* TASKS AND EXERCISES *
1. In the passage on the breastplate of righteousness, before the data:
(a) Which Bible verse is cited for the enemy that is seeking to destroy our faith?
(b) What part of the soldier did the ancient breastplate cover?
(c) What does the passage say marks a believer in Jesus?
2. Write a continuation of the passage on the breastplate of righteousness, picking up right after its final sentence.

The same is true in the Christian life. There is an enemy that is seeking to destroy our faith (1st Peter 5:8), and he will stop at nothing to ruin your faith, your marriage, your friendships, and ultimately, your life. He will tempt you, accuse your conscience, bring painful circumstances into your life, and do whatever he can to get you to dishonor Christ and be ineffective for Him. So what do we need to know? 

Don’t forget your armor.

“Put on the whole armor of God, that you may be able to stand against the schemes of the devil” (Ephesians 6:11). 

In this post, I want to encourage you to put on the “breastplate of righteousness” (Ephesians 6:14). In the ancient world, the breastplate was usually a tough, sleeveless piece of leather or heavy material with an animal horn or hoof pieces sewn on, covering the soldier’s full torso, protecting his heart and other vital organs. The breastplate was for the protection of what is most vital to the life of the soldier. In the Christian life, holiness is what marks a believer in Jesus (1 Peter 1:16). We are called to be holy as God is holy. Lives of blood-bought, Spirit-wrought holiness that comes through our union with Christ is a vital part of our protection against the schemes of the devil. When we are caught without our breastplate of righteousness, we leave ourselves wide open for Satan to work to destroy us.

* INFORMATION PROVIDED *
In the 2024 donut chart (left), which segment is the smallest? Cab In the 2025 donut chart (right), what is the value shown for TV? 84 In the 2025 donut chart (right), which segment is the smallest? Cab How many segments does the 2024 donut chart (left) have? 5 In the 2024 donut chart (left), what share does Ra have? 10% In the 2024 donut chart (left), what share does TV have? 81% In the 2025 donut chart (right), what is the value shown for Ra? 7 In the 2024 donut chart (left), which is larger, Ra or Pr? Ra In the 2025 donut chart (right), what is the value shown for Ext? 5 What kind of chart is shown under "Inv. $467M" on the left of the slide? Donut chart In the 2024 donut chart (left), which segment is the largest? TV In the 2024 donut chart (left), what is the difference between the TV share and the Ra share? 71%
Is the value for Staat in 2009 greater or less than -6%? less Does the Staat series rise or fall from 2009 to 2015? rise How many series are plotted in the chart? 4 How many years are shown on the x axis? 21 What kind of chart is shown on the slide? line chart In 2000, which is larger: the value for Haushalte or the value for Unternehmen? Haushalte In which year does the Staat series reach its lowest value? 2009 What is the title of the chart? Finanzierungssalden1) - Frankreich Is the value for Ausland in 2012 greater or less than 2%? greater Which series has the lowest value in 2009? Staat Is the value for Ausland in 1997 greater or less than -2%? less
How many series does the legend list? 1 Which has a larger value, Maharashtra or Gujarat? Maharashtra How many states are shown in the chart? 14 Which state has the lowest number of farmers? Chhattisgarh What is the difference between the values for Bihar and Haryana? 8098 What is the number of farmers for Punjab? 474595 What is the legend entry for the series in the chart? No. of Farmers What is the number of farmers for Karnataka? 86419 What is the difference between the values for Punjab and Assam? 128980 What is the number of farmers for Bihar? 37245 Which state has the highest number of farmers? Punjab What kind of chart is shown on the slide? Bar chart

* EXPECTED RESPONSES *
1.
(a) 1st Peter 5:8
(b) The soldier's full torso, protecting his heart and other vital organs
(c) Holiness (1 Peter 1:16)

2.
So my exhortation to you, believer in Jesus Christ, is to daily put on the breastplate of righteousness. God has freed you from the penalty of your sin through Jesus (Romans 8:1), and it is now His will that you be sanctified (1st Thessalonians 4:3). We are the most vulnerable to the assaults of Satan when we are lazy in our pursuit of holiness. So don’t forget your armor. “work out your own salvation with fear and trembling, for it is God who works in you, both to will and to work for his good pleasure” (Philippians 2:12).